Five of twelve authors on the Renaissance whitepaper work on GraalVM with Oracle Labs. GraalVM is a new polyglot virtual machine designed to run many software languages, including Java, on a single runtime. GraalVM is available in both a community edition and commercial enterprise edition. Each edition features two modes of operation: hotspot mode and native image. HotSpot mode is named after OpenJDK’s HotSpot implementation and is fully compliant with OpenJDK, passing the Java test compatibility kit. GraalVM’s other mode of operations, native image, compiles Java applications into native machine code using a closed-world assumption and does not meet the definition of compatibility for Java SE for a list of reasons, however it can run applications that fit its closed-world assumption.

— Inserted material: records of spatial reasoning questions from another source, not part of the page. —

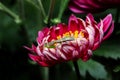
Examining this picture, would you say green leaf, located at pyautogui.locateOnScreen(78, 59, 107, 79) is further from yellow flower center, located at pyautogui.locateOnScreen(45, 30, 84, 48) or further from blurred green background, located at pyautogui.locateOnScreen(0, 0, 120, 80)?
yellow flower center, located at pyautogui.locateOnScreen(45, 30, 84, 48)

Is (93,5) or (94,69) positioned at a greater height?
(93,5)

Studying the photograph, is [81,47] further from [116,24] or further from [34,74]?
[34,74]

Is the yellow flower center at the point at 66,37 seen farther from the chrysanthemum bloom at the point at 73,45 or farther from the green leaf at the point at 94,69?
the green leaf at the point at 94,69

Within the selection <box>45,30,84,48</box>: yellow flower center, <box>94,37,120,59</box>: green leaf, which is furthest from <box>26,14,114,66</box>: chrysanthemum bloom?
<box>94,37,120,59</box>: green leaf

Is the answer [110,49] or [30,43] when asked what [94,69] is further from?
[30,43]

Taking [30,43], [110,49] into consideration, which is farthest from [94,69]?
[30,43]

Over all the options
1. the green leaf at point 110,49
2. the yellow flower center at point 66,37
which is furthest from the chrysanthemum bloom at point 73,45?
the green leaf at point 110,49
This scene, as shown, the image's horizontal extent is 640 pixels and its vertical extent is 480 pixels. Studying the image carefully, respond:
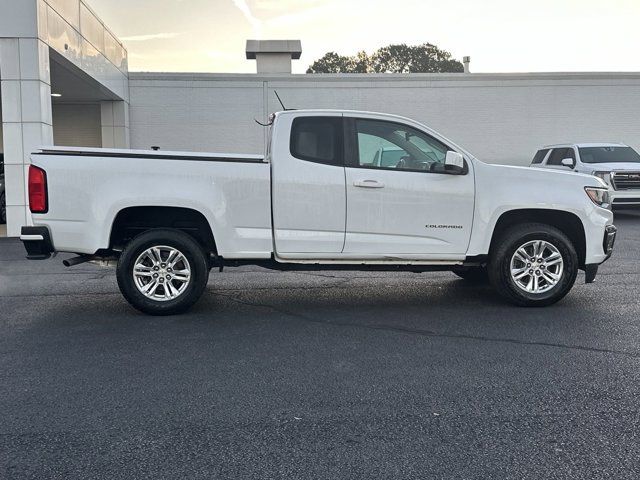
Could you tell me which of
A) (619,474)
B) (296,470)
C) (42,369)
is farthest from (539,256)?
(42,369)

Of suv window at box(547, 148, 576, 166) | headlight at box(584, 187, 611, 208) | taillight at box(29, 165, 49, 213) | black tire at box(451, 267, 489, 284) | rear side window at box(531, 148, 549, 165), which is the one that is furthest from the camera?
rear side window at box(531, 148, 549, 165)

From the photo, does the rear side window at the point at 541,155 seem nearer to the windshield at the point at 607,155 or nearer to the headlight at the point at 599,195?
the windshield at the point at 607,155

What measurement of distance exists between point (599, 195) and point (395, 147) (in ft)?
7.72

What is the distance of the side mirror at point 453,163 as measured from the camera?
6789 millimetres

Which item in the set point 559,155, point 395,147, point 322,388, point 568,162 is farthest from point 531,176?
point 559,155

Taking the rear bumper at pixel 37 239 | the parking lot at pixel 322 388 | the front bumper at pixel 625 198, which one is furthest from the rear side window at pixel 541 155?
the rear bumper at pixel 37 239

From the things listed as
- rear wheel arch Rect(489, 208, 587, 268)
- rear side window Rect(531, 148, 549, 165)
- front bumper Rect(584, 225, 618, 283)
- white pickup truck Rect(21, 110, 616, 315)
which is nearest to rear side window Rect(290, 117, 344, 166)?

Nikita Lipsky, senior software engineer with Excelsior, raised the question of native image compatibility as defined by Sun Microsystems in 2004: "One example is that there is a Rule that requires that a product be compatible in 'all configurations'. You can't have a special configuration that you use to pass the tests, but then encourage your customers to use other configurations that are actually subtly incompatible. Yes, someone tried that trick once."
InfoQ communicated with Oracle to verify that the numbers published in the Renaissance benchmark were generated in the compatible HotSpot mode, and were therefore comparable to other JVMs.
Overall, the performance reported by GraalVM community edition was comparable to OpenJDK while GraalVM enterprise edition scored better. In the chart below, higher is better.
The release of Renaissance is causing confusion with other Java implementations, who were not involved with or consulted about what the benchmark would measure. Unlike SPEC, who manages an environment where competitive vendors agree on a fair baseline, only one VM vendor, GraalVM, participated in Renaissance. Although seven of the twelve authors are from different universities, the competitive aspect was not present. "Benchmark game is about credibility, and vendor benchmarks are riddled with conflict of interest. New benchmarking suites -- doubly so. New benchmarking suites that show up together with (specially optimized) vendor product results -- triply so," states Aleksey Shipilev, a performance expert with Red Hat who works on the Shenandoah garbage collector.
"The timing of the 'new benchmark' creation is probably not an accident. But there is also nothing wrong with that. Time will tell if this is a real benchmark that can be used to compare JVM performance," explains Gil Tene, CTO of Azul. "A race is not a race until competitors show up and stand at the same starting line. If [Renaissance] is a real benchmark, it will stay the same and not ‘adapt and zig zag,’ and thus allow others to start reproducing stable baseline results, and then start measuring results that actually compare things across implementations."
Shipilev cites the difficulty of simply running the benchmark as-is to define the starting line, "Saying the suite is 'open-source and can be changed', 'the benchmarks are fairly selected' is disingenuous and does not resolve the current problem with it."